DATA SHOWN =>
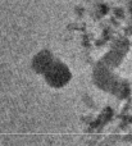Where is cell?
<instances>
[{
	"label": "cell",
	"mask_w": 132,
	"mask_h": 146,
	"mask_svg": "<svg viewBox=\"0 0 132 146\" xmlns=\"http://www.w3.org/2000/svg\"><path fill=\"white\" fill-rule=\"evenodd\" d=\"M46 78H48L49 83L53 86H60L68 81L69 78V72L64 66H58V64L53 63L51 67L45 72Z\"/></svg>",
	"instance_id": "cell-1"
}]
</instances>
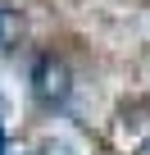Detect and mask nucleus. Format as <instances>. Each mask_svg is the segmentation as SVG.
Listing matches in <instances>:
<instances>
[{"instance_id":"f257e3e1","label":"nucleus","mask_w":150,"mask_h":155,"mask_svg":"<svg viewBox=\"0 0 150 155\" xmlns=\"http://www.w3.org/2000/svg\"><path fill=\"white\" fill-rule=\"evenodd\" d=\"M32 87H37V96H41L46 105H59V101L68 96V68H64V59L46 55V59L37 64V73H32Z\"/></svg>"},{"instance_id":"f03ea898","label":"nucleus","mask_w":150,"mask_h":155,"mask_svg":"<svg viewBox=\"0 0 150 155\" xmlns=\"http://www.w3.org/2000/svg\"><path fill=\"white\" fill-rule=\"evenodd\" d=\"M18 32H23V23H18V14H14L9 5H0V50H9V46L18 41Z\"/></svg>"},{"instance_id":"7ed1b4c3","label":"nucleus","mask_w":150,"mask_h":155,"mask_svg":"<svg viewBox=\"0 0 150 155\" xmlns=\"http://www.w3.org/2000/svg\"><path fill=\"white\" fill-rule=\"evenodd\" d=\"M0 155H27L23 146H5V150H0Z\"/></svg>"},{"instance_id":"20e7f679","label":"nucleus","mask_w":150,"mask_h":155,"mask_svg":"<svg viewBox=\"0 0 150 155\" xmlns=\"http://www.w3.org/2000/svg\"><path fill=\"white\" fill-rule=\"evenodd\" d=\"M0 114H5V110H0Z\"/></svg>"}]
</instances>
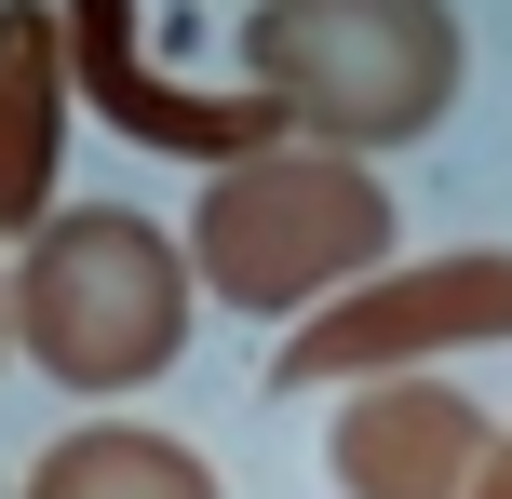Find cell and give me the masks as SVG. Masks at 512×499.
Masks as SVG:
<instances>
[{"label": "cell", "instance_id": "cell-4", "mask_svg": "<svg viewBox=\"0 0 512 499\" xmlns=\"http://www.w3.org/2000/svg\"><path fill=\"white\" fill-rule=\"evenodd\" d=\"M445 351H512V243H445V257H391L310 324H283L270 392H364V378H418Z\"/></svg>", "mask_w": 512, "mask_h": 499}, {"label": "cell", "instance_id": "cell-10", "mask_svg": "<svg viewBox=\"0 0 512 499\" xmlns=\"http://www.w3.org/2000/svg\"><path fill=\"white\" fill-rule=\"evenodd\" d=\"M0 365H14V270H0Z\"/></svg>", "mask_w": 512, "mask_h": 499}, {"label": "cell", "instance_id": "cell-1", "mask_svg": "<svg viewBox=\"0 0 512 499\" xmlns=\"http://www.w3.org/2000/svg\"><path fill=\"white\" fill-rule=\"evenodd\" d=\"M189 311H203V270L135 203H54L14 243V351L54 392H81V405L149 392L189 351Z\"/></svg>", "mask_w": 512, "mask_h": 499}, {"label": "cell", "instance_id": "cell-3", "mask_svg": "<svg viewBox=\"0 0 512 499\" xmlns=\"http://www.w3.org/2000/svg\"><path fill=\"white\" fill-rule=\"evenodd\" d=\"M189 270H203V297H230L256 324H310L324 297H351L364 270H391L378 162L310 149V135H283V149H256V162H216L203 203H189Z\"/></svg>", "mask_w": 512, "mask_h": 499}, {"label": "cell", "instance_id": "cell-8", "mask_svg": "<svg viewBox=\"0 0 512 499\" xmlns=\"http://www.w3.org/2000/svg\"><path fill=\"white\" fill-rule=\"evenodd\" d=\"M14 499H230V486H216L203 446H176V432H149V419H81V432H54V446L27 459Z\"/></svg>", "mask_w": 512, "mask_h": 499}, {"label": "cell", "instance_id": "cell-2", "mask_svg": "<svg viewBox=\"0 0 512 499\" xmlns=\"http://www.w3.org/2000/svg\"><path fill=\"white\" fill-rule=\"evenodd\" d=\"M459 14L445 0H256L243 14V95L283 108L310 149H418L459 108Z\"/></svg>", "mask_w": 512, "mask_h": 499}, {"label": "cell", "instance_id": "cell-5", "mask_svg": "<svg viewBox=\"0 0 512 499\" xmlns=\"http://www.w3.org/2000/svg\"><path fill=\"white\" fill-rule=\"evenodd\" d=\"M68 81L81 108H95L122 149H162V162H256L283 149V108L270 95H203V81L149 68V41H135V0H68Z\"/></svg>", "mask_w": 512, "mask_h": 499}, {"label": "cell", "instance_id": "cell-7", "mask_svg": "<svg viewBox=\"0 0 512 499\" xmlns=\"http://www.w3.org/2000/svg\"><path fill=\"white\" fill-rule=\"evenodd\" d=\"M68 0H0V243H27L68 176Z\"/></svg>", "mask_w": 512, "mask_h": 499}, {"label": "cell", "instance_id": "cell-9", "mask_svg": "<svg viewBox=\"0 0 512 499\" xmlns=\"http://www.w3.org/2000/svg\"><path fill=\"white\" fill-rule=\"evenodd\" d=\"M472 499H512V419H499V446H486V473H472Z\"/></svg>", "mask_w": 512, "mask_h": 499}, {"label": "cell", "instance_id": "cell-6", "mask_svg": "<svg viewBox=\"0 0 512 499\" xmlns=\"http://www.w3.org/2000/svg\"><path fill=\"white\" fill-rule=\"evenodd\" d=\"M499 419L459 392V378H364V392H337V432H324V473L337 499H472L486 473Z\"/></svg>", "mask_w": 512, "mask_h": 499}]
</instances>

PROMPT => Please reproduce every one of the lines above character for character, leaving out the pictures.

PROBLEM SOLUTION =>
Where is cell?
<instances>
[{
	"label": "cell",
	"mask_w": 132,
	"mask_h": 146,
	"mask_svg": "<svg viewBox=\"0 0 132 146\" xmlns=\"http://www.w3.org/2000/svg\"><path fill=\"white\" fill-rule=\"evenodd\" d=\"M46 78H48L49 83L53 86H60L68 81L69 78V72L64 66H58V64L53 63L51 67L45 72Z\"/></svg>",
	"instance_id": "cell-1"
}]
</instances>
Detect and mask nucleus. Format as <instances>. Each mask_svg is the segmentation as SVG.
Listing matches in <instances>:
<instances>
[{"instance_id":"f257e3e1","label":"nucleus","mask_w":150,"mask_h":155,"mask_svg":"<svg viewBox=\"0 0 150 155\" xmlns=\"http://www.w3.org/2000/svg\"><path fill=\"white\" fill-rule=\"evenodd\" d=\"M32 87H37V96H41L46 105H59V101L68 96V68H64V59L46 55V59L37 64V73H32Z\"/></svg>"},{"instance_id":"f03ea898","label":"nucleus","mask_w":150,"mask_h":155,"mask_svg":"<svg viewBox=\"0 0 150 155\" xmlns=\"http://www.w3.org/2000/svg\"><path fill=\"white\" fill-rule=\"evenodd\" d=\"M18 32H23V23H18V14H14L9 5H0V50H9V46L18 41Z\"/></svg>"},{"instance_id":"7ed1b4c3","label":"nucleus","mask_w":150,"mask_h":155,"mask_svg":"<svg viewBox=\"0 0 150 155\" xmlns=\"http://www.w3.org/2000/svg\"><path fill=\"white\" fill-rule=\"evenodd\" d=\"M0 155H27L23 146H5V150H0Z\"/></svg>"},{"instance_id":"20e7f679","label":"nucleus","mask_w":150,"mask_h":155,"mask_svg":"<svg viewBox=\"0 0 150 155\" xmlns=\"http://www.w3.org/2000/svg\"><path fill=\"white\" fill-rule=\"evenodd\" d=\"M0 114H5V110H0Z\"/></svg>"}]
</instances>
Find cell and give me the masks as SVG. Masks at 512×499.
Masks as SVG:
<instances>
[{"label": "cell", "instance_id": "cell-4", "mask_svg": "<svg viewBox=\"0 0 512 499\" xmlns=\"http://www.w3.org/2000/svg\"><path fill=\"white\" fill-rule=\"evenodd\" d=\"M445 351H512V243H445V257H391L310 324H283L270 392H364V378H418Z\"/></svg>", "mask_w": 512, "mask_h": 499}, {"label": "cell", "instance_id": "cell-10", "mask_svg": "<svg viewBox=\"0 0 512 499\" xmlns=\"http://www.w3.org/2000/svg\"><path fill=\"white\" fill-rule=\"evenodd\" d=\"M0 365H14V270H0Z\"/></svg>", "mask_w": 512, "mask_h": 499}, {"label": "cell", "instance_id": "cell-1", "mask_svg": "<svg viewBox=\"0 0 512 499\" xmlns=\"http://www.w3.org/2000/svg\"><path fill=\"white\" fill-rule=\"evenodd\" d=\"M189 311H203V270L135 203H54L14 243V351L54 392H81V405L149 392L189 351Z\"/></svg>", "mask_w": 512, "mask_h": 499}, {"label": "cell", "instance_id": "cell-3", "mask_svg": "<svg viewBox=\"0 0 512 499\" xmlns=\"http://www.w3.org/2000/svg\"><path fill=\"white\" fill-rule=\"evenodd\" d=\"M189 270H203V297H230L256 324H310L324 297H351L364 270H391L378 162L310 149V135H283V149H256V162H216L203 203H189Z\"/></svg>", "mask_w": 512, "mask_h": 499}, {"label": "cell", "instance_id": "cell-8", "mask_svg": "<svg viewBox=\"0 0 512 499\" xmlns=\"http://www.w3.org/2000/svg\"><path fill=\"white\" fill-rule=\"evenodd\" d=\"M14 499H230V486H216L203 446H176V432H149V419H81V432H54V446L27 459Z\"/></svg>", "mask_w": 512, "mask_h": 499}, {"label": "cell", "instance_id": "cell-2", "mask_svg": "<svg viewBox=\"0 0 512 499\" xmlns=\"http://www.w3.org/2000/svg\"><path fill=\"white\" fill-rule=\"evenodd\" d=\"M459 14L445 0H256L243 14V95L283 108L310 149H418L459 108Z\"/></svg>", "mask_w": 512, "mask_h": 499}, {"label": "cell", "instance_id": "cell-5", "mask_svg": "<svg viewBox=\"0 0 512 499\" xmlns=\"http://www.w3.org/2000/svg\"><path fill=\"white\" fill-rule=\"evenodd\" d=\"M68 81L81 108H95L122 149H162V162H256L283 149V108L270 95H203V81L149 68V41H135V0H68Z\"/></svg>", "mask_w": 512, "mask_h": 499}, {"label": "cell", "instance_id": "cell-7", "mask_svg": "<svg viewBox=\"0 0 512 499\" xmlns=\"http://www.w3.org/2000/svg\"><path fill=\"white\" fill-rule=\"evenodd\" d=\"M68 0H0V243H27L68 176Z\"/></svg>", "mask_w": 512, "mask_h": 499}, {"label": "cell", "instance_id": "cell-9", "mask_svg": "<svg viewBox=\"0 0 512 499\" xmlns=\"http://www.w3.org/2000/svg\"><path fill=\"white\" fill-rule=\"evenodd\" d=\"M472 499H512V419H499V446H486V473H472Z\"/></svg>", "mask_w": 512, "mask_h": 499}, {"label": "cell", "instance_id": "cell-6", "mask_svg": "<svg viewBox=\"0 0 512 499\" xmlns=\"http://www.w3.org/2000/svg\"><path fill=\"white\" fill-rule=\"evenodd\" d=\"M499 419L459 392V378H364V392H337V432H324V473L337 499H472L486 473Z\"/></svg>", "mask_w": 512, "mask_h": 499}]
</instances>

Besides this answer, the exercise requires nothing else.